(Task goal):
Pick out and copy each line of the listing below that contains the word "determine". Only case-exact matches count.

+++ Material for the task +++

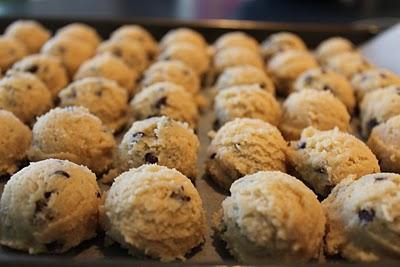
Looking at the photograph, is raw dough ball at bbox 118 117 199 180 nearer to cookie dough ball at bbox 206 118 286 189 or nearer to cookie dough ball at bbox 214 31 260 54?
cookie dough ball at bbox 206 118 286 189

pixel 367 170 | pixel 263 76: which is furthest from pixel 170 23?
pixel 367 170

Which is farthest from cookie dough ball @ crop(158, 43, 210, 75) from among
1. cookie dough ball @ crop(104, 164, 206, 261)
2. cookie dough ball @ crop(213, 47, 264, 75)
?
cookie dough ball @ crop(104, 164, 206, 261)

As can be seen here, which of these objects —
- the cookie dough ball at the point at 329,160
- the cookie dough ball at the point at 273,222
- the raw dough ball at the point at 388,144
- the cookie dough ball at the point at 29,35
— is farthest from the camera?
the cookie dough ball at the point at 29,35

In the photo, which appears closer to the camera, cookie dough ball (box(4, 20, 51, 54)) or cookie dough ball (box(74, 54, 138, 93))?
cookie dough ball (box(74, 54, 138, 93))

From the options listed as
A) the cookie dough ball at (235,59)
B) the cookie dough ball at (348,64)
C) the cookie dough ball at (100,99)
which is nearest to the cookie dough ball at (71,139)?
the cookie dough ball at (100,99)

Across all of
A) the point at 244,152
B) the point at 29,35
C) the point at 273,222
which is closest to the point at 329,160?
the point at 244,152

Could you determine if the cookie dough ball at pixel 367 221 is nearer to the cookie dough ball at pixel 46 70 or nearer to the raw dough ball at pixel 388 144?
the raw dough ball at pixel 388 144
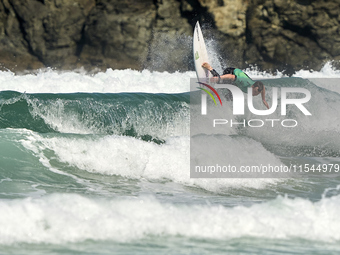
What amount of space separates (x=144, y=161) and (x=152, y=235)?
7.59 feet

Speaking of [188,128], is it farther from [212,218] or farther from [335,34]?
[335,34]

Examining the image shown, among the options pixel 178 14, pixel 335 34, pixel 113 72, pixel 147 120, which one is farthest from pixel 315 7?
pixel 147 120

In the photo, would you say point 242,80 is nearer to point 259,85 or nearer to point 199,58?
point 259,85

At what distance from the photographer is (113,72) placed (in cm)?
1933

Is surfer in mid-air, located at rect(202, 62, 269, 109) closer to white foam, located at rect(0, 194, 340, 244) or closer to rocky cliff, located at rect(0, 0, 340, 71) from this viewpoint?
white foam, located at rect(0, 194, 340, 244)

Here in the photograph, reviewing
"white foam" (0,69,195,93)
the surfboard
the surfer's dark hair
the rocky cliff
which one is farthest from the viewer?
the rocky cliff

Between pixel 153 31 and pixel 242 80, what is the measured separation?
12.4 meters

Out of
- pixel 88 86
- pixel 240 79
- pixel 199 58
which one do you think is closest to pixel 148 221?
pixel 240 79

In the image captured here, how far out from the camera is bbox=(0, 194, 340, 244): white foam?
134 inches

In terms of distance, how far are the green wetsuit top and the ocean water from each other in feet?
2.63

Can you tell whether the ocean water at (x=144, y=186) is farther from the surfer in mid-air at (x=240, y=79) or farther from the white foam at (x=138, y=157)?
the surfer in mid-air at (x=240, y=79)

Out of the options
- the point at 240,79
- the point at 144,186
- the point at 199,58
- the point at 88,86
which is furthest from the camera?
the point at 88,86

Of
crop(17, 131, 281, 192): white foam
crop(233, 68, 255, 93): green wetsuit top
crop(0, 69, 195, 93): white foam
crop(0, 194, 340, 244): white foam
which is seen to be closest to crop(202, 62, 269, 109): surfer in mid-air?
crop(233, 68, 255, 93): green wetsuit top

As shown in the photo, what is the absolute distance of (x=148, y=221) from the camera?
141 inches
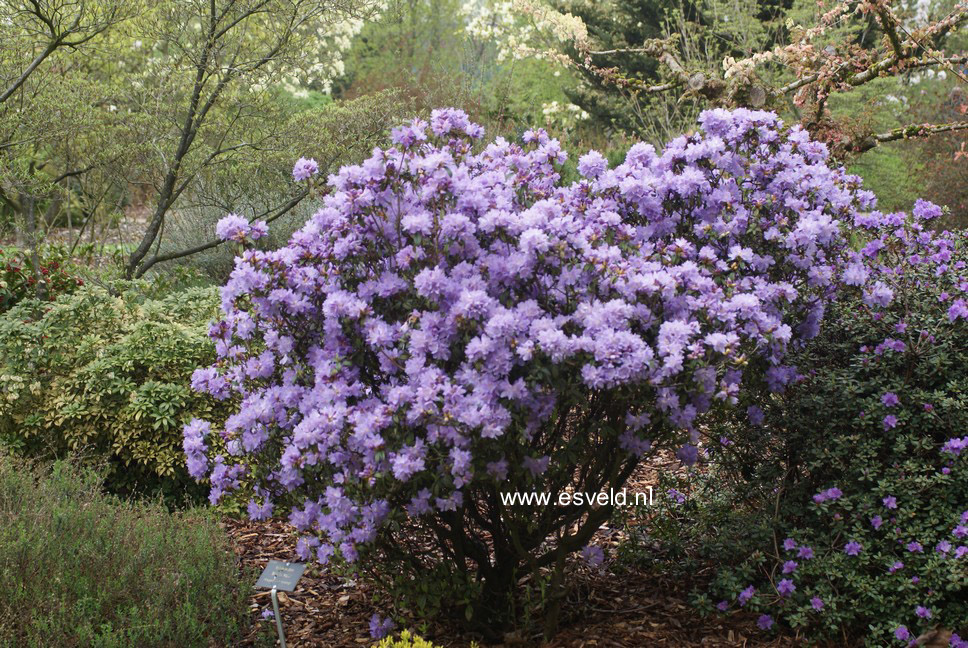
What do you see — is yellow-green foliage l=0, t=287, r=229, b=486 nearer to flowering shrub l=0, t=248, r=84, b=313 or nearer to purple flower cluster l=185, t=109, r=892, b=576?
flowering shrub l=0, t=248, r=84, b=313

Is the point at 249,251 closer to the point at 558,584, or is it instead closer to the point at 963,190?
the point at 558,584

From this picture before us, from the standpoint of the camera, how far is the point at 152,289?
6.98 metres

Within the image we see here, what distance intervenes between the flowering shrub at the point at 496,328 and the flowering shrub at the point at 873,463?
0.88 ft

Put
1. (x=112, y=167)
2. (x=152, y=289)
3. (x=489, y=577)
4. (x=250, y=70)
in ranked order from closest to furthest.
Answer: (x=489, y=577), (x=152, y=289), (x=250, y=70), (x=112, y=167)

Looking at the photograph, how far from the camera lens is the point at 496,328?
237 cm

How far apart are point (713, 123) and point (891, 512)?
1464 millimetres

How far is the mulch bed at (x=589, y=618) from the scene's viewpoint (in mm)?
3148

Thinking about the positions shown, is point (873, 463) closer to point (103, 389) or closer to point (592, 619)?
point (592, 619)

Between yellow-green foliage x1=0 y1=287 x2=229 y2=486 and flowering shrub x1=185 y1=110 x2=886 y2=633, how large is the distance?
5.47 feet

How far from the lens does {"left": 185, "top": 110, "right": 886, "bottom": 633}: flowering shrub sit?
242 cm

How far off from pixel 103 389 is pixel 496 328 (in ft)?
9.82

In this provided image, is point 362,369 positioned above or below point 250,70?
below

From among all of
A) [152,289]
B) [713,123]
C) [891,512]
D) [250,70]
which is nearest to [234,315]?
[713,123]

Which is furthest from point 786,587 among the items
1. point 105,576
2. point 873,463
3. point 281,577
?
point 105,576
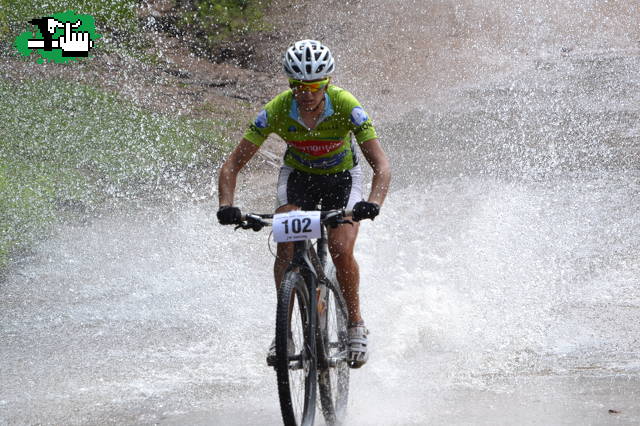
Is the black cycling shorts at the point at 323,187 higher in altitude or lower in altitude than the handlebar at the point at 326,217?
higher

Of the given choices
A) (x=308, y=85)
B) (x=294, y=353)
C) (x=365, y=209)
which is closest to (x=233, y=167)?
(x=308, y=85)

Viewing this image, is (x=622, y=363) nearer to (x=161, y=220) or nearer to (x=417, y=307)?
(x=417, y=307)

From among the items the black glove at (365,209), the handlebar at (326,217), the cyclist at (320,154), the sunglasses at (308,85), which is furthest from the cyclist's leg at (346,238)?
the sunglasses at (308,85)

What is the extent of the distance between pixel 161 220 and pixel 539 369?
5123 millimetres

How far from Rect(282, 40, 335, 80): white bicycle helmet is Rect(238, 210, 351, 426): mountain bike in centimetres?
80

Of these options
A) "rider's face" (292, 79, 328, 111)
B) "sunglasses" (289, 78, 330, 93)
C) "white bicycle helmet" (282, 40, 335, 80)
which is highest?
"white bicycle helmet" (282, 40, 335, 80)

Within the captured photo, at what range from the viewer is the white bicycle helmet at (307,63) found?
175 inches

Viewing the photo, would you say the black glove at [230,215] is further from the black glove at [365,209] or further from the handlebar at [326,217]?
the black glove at [365,209]

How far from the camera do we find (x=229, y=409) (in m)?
5.17

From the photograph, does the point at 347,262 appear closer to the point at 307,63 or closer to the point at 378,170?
the point at 378,170

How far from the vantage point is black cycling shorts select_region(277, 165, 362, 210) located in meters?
4.96

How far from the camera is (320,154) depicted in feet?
16.1

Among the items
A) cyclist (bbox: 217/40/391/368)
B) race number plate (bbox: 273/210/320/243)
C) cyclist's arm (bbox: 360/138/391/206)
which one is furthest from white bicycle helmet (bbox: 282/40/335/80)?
race number plate (bbox: 273/210/320/243)

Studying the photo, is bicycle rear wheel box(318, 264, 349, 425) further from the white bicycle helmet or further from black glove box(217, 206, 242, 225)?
the white bicycle helmet
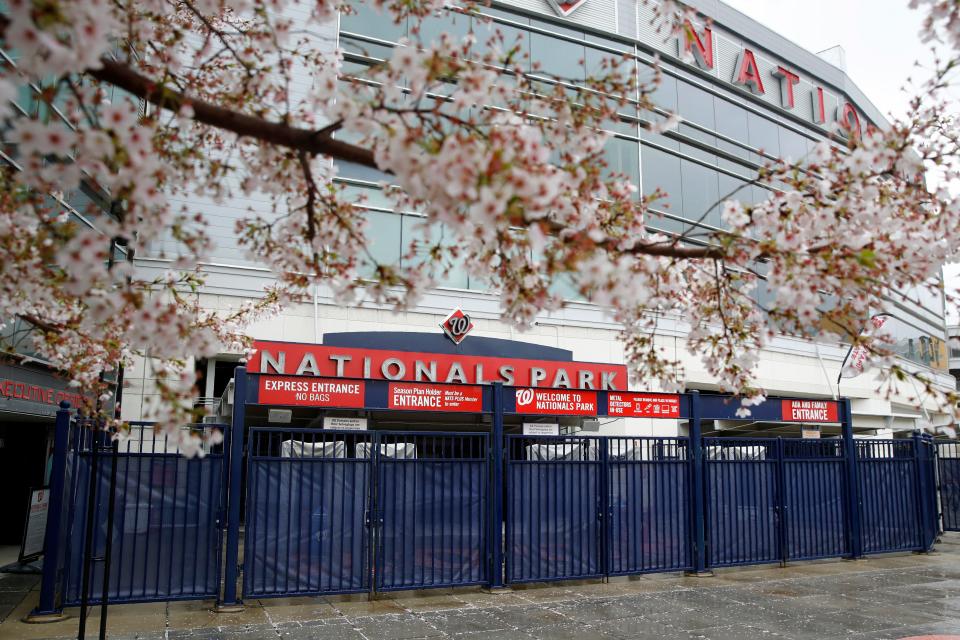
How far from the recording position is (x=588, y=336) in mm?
22172

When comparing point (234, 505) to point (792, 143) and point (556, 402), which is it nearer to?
point (556, 402)

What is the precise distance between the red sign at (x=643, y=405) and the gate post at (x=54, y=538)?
24.1 feet

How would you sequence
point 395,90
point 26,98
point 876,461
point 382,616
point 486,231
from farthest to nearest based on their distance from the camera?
point 876,461 < point 26,98 < point 382,616 < point 486,231 < point 395,90

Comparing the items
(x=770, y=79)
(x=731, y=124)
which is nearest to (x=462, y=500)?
(x=731, y=124)

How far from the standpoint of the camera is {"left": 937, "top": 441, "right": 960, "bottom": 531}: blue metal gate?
55.5 ft

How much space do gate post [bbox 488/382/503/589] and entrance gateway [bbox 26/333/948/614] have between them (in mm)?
27

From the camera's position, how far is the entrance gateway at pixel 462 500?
9117 mm

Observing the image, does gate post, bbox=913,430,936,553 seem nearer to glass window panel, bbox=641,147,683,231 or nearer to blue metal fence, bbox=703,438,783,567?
blue metal fence, bbox=703,438,783,567

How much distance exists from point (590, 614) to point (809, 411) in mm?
6711

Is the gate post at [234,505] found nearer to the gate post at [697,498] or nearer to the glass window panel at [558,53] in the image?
the gate post at [697,498]

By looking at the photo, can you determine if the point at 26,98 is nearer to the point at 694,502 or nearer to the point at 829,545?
the point at 694,502

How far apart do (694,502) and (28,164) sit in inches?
417

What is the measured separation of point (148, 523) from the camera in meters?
9.08

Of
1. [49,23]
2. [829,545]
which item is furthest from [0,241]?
[829,545]
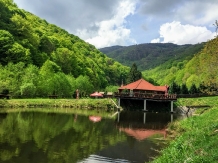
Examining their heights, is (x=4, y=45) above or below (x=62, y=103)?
above

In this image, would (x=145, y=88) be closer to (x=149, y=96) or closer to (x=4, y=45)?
(x=149, y=96)

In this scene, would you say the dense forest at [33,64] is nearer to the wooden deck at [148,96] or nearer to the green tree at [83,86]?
the green tree at [83,86]

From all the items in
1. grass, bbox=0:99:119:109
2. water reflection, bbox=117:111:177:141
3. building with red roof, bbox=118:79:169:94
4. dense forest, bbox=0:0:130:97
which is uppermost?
dense forest, bbox=0:0:130:97

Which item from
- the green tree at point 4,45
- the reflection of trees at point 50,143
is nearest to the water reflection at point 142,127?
the reflection of trees at point 50,143

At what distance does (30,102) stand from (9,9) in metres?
54.1

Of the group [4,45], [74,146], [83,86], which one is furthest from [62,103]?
[74,146]

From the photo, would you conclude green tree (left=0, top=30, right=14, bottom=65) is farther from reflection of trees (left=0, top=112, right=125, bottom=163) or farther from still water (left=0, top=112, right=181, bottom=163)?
still water (left=0, top=112, right=181, bottom=163)

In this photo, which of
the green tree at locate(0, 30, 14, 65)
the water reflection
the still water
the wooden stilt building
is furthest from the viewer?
the green tree at locate(0, 30, 14, 65)

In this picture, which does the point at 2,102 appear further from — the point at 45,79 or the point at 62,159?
the point at 62,159

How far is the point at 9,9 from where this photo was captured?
94375 mm

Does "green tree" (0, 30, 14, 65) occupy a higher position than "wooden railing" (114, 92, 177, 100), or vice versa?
"green tree" (0, 30, 14, 65)

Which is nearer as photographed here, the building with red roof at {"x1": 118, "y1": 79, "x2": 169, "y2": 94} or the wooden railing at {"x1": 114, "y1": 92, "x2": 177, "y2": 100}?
the wooden railing at {"x1": 114, "y1": 92, "x2": 177, "y2": 100}

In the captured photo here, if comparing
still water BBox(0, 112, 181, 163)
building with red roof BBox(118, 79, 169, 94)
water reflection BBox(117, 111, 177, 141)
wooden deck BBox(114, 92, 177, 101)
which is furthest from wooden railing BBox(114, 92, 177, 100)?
still water BBox(0, 112, 181, 163)

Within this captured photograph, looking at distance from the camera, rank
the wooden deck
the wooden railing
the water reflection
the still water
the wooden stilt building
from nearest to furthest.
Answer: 1. the still water
2. the water reflection
3. the wooden deck
4. the wooden railing
5. the wooden stilt building
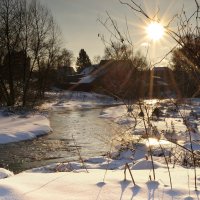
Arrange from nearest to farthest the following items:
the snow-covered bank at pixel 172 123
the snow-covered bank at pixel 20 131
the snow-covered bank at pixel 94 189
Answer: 1. the snow-covered bank at pixel 94 189
2. the snow-covered bank at pixel 172 123
3. the snow-covered bank at pixel 20 131

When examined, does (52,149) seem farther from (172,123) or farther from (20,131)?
(172,123)

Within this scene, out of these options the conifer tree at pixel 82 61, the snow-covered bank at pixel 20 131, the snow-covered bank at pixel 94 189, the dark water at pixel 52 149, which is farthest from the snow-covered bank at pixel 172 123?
the conifer tree at pixel 82 61

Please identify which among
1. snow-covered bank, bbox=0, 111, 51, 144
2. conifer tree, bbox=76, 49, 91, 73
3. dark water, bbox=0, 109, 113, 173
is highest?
conifer tree, bbox=76, 49, 91, 73

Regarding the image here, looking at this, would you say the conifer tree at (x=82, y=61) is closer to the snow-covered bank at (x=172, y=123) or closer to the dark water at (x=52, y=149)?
the snow-covered bank at (x=172, y=123)

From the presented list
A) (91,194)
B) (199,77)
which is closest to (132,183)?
(91,194)

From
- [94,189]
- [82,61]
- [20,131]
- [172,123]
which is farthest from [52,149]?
[82,61]

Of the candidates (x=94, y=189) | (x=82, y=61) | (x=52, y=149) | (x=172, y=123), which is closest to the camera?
(x=94, y=189)

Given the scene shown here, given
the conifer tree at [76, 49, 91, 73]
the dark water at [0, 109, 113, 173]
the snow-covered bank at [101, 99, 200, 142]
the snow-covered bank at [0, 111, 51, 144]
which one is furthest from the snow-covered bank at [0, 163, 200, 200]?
the conifer tree at [76, 49, 91, 73]

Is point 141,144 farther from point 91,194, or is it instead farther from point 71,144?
point 91,194

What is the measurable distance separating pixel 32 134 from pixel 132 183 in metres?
11.9

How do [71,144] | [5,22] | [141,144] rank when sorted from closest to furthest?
[141,144], [71,144], [5,22]

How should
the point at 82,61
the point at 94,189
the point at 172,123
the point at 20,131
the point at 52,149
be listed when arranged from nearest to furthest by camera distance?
1. the point at 94,189
2. the point at 52,149
3. the point at 172,123
4. the point at 20,131
5. the point at 82,61

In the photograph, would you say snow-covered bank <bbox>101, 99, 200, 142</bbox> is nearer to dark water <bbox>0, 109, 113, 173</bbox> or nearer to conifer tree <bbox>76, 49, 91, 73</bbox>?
dark water <bbox>0, 109, 113, 173</bbox>

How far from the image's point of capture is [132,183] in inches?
141
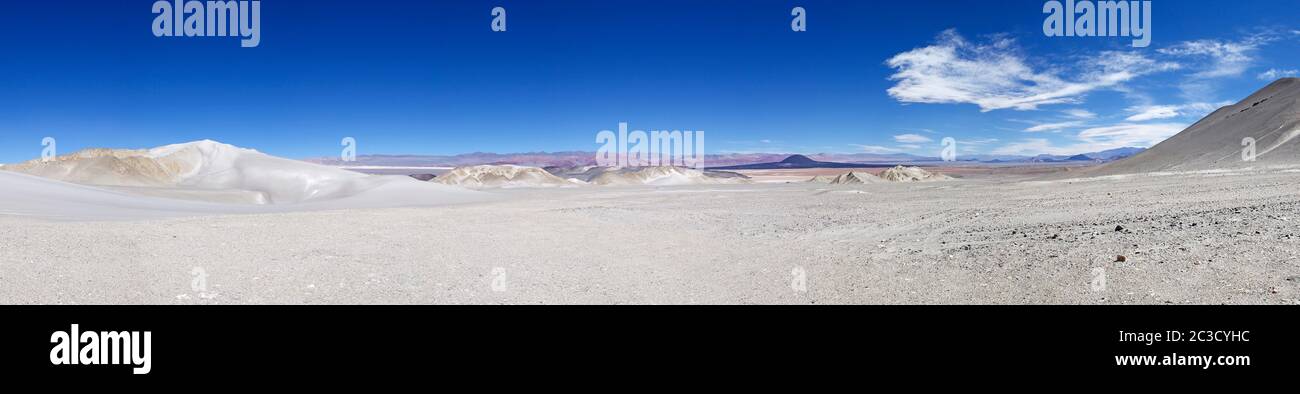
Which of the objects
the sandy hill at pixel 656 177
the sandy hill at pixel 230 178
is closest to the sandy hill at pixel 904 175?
the sandy hill at pixel 656 177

+++

(Complete output):
Could you determine if the cookie dough ball at pixel 367 221 is nearer to the cookie dough ball at pixel 46 70 or nearer to the raw dough ball at pixel 388 144?
By looking at the photo, can you determine if the point at 26,98 is nearer to the point at 694,502 or nearer to the point at 829,545?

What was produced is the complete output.